Yilmaz et al. [19] investigated effects of different number of firing and various polishing techniques on the color features of all ceramic restorations. They found that the multiple firings caused to transformations in the crystalline structure. Thus, the authors reported that differentiations in the color of restoration might occur regardless of polishing techniques. In this study, color differences were observed after the repair parallel to number of firing, irrespective to applied intraoral porcelain repair kits and composite resins.

Color differences between the porcelain restorations and the composite resins for porcelain repairing were assessed by AlGhazali et al. [36] and they observed that ΔE values were range from 3.5 to 26.9. Clinically acceptable threshold was applied as ΔE=5.5 in that study they suggested that to use combination of different colors of the composite resin instead of single shade of the composite in order to achieve perfect color match for repaired restorations. In the present study, the mean color change was observed within the clinically acceptable limit in the groups that applied Clearfil repair kit, but color changes for the Ceramic Repair N used groups were found above this level.

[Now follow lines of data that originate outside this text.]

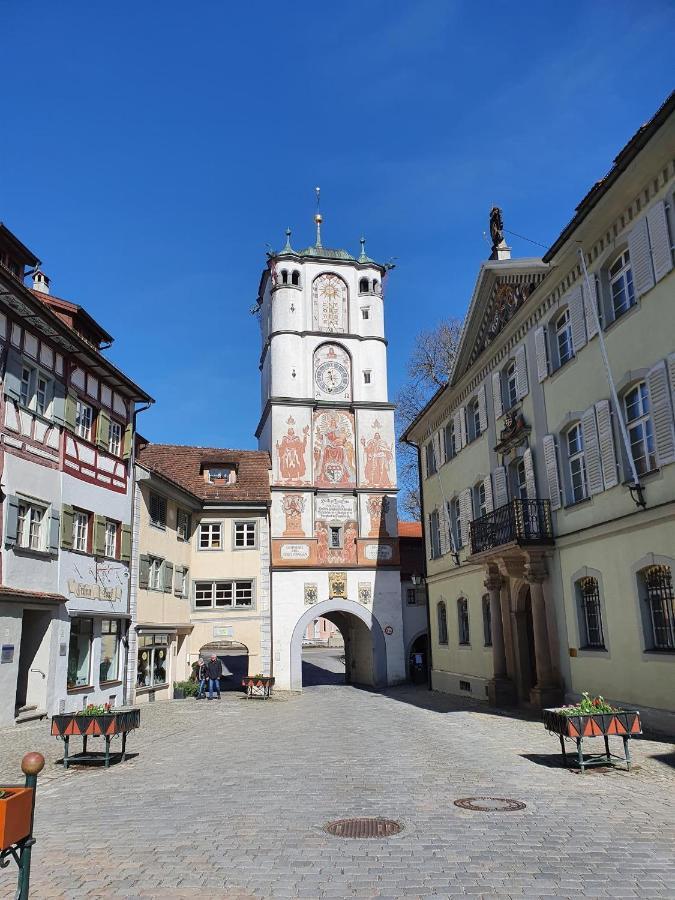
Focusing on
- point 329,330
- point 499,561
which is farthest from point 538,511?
point 329,330

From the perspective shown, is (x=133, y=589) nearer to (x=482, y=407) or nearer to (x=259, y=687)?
(x=259, y=687)

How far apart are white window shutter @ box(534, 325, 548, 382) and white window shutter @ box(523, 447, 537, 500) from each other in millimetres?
2033

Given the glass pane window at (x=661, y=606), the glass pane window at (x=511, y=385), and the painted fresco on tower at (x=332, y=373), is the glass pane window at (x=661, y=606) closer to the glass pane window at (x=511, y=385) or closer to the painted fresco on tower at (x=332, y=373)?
the glass pane window at (x=511, y=385)

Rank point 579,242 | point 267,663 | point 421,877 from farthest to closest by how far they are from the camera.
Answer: point 267,663, point 579,242, point 421,877

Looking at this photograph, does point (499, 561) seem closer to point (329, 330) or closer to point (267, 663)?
point (267, 663)

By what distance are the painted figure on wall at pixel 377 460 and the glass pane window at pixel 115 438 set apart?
46.7 feet

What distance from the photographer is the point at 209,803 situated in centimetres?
942

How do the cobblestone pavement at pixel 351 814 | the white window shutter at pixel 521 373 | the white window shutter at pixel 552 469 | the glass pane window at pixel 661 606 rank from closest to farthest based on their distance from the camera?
1. the cobblestone pavement at pixel 351 814
2. the glass pane window at pixel 661 606
3. the white window shutter at pixel 552 469
4. the white window shutter at pixel 521 373

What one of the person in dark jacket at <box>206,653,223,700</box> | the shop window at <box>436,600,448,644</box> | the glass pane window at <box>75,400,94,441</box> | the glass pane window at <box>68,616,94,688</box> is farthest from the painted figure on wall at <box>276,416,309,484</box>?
the glass pane window at <box>68,616,94,688</box>

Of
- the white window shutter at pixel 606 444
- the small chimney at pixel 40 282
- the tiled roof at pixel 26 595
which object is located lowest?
the tiled roof at pixel 26 595

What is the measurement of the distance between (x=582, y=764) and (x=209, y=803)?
17.3 ft

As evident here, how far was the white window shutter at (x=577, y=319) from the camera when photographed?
17.5 meters

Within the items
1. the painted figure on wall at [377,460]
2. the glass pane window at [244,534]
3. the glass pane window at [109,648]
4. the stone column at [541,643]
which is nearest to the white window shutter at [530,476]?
the stone column at [541,643]

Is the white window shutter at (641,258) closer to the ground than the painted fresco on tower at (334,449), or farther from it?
closer to the ground
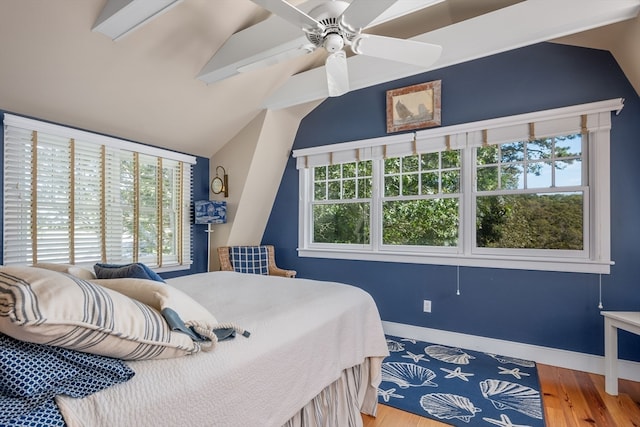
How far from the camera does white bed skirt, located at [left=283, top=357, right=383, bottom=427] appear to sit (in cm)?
141

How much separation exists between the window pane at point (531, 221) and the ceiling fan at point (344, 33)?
65.0 inches

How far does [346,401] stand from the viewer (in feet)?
5.52

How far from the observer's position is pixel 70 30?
2.18 meters

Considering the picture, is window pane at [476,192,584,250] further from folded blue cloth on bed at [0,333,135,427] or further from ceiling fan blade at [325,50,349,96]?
folded blue cloth on bed at [0,333,135,427]

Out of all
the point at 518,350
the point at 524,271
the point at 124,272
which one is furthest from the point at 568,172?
the point at 124,272

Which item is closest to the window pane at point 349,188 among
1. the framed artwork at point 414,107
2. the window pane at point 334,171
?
the window pane at point 334,171

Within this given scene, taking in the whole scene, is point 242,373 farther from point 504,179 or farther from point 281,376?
point 504,179

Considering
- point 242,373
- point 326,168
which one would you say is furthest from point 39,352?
point 326,168

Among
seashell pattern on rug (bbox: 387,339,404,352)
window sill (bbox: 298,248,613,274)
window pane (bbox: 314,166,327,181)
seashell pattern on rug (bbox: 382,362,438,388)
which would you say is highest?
window pane (bbox: 314,166,327,181)

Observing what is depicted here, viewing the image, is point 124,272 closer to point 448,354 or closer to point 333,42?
point 333,42

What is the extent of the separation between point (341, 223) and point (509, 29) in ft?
7.97

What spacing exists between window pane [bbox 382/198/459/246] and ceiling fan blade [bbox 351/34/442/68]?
1631 mm

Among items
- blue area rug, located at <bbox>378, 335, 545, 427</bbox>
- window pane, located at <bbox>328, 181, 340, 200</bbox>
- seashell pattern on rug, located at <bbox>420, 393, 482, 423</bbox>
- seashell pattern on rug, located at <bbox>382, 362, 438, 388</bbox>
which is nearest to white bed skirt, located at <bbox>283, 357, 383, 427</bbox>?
blue area rug, located at <bbox>378, 335, 545, 427</bbox>

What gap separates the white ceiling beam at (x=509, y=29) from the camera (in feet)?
6.73
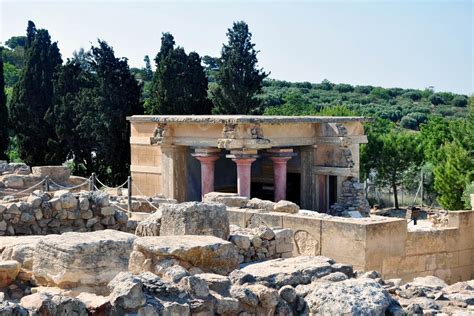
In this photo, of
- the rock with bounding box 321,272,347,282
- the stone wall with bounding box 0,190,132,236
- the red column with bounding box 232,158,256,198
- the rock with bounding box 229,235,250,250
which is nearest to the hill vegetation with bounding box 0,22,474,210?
the red column with bounding box 232,158,256,198

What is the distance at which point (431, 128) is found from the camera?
138 ft

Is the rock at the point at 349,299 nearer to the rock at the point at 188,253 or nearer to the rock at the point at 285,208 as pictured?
the rock at the point at 188,253

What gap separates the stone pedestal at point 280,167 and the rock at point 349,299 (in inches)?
519

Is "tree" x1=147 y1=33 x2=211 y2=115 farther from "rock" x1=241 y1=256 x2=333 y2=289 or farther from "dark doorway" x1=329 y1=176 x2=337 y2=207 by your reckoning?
"rock" x1=241 y1=256 x2=333 y2=289

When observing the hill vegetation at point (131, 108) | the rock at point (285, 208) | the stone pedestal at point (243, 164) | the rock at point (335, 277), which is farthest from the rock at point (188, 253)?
the hill vegetation at point (131, 108)

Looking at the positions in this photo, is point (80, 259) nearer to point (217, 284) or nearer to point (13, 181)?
point (217, 284)

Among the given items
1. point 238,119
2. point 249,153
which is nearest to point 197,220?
point 238,119

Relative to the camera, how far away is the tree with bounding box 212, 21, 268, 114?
2933 centimetres

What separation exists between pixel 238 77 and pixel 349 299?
78.7 ft

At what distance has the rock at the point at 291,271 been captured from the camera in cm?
665

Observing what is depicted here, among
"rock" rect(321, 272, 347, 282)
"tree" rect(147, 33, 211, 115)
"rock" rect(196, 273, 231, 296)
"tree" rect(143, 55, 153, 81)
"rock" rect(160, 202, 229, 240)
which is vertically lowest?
"rock" rect(321, 272, 347, 282)

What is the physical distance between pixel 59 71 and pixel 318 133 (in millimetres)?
14303

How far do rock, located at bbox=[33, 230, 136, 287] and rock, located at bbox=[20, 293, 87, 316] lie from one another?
5.37 feet

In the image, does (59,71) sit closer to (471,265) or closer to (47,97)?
(47,97)
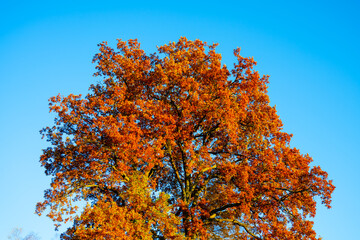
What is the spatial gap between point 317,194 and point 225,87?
950 centimetres

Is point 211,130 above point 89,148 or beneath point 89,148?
above

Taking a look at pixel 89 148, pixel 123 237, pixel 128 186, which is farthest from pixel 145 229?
pixel 89 148

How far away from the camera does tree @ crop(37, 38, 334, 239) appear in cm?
2366

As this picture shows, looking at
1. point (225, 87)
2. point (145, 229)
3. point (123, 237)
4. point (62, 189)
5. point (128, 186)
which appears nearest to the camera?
point (123, 237)

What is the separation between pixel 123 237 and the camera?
1880cm

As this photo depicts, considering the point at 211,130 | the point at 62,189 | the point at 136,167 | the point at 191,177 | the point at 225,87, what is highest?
the point at 225,87

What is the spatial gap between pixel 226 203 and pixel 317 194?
6.04 m

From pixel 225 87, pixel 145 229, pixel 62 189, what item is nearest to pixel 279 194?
pixel 225 87

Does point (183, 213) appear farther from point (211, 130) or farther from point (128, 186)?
point (211, 130)

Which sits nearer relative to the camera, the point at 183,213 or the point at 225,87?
the point at 183,213

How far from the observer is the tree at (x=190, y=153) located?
23.7 meters

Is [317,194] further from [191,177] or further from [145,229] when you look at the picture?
[145,229]

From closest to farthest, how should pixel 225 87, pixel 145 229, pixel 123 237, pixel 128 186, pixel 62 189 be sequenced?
pixel 123 237, pixel 145 229, pixel 128 186, pixel 62 189, pixel 225 87

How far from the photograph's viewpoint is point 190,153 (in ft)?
83.7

Limitations of this study were that the maximum number of repeated firings were 7, the other all ceramic materials were not involved in the study and the samples were prepared on the basis of single color.

Color change of the group that was fired one time and repaired using Clearfil Repair intraoral porcelain repair kit was under the clinically detectable limit (ΔE=3.7). Although color changes of the other Clearfil Repair system applied groups were above the clinically detectable limit (ΔE=3.7) and under the clinically acceptable limit (ΔE=5.5), statistically significant difference was solely found between the one firing and the seven firings applied groups. Translucency parameters (ΔTP) were showed decreasing trend parallel to number of firing regardless of applied intraoral porcelain repair kits.

Conclusion

Color of the repaired zirconia ceramics can be affected by multiple firings and type of intraoral porcelain repair kit. The color changes of the groups repairing with the Clearfil Repair kit were clinically acceptable. But, the Ceramic Repair N repair system applied groups were not within the clinically acceptable range. As if the firing numbers of zirconia substructures are increased, the color and translucency differences can be more after the repair. In addition, further in vitro studies and multicenter clinical trials are required investigating different intraoral porcelain repair systems and other all ceramic restorative materials.

Acknowledgement

This study was presented at 23rd International Scientific Congress of Turkish Prosthodontics and Implantology Association, November 9-12 2017, Mugla, Turkey.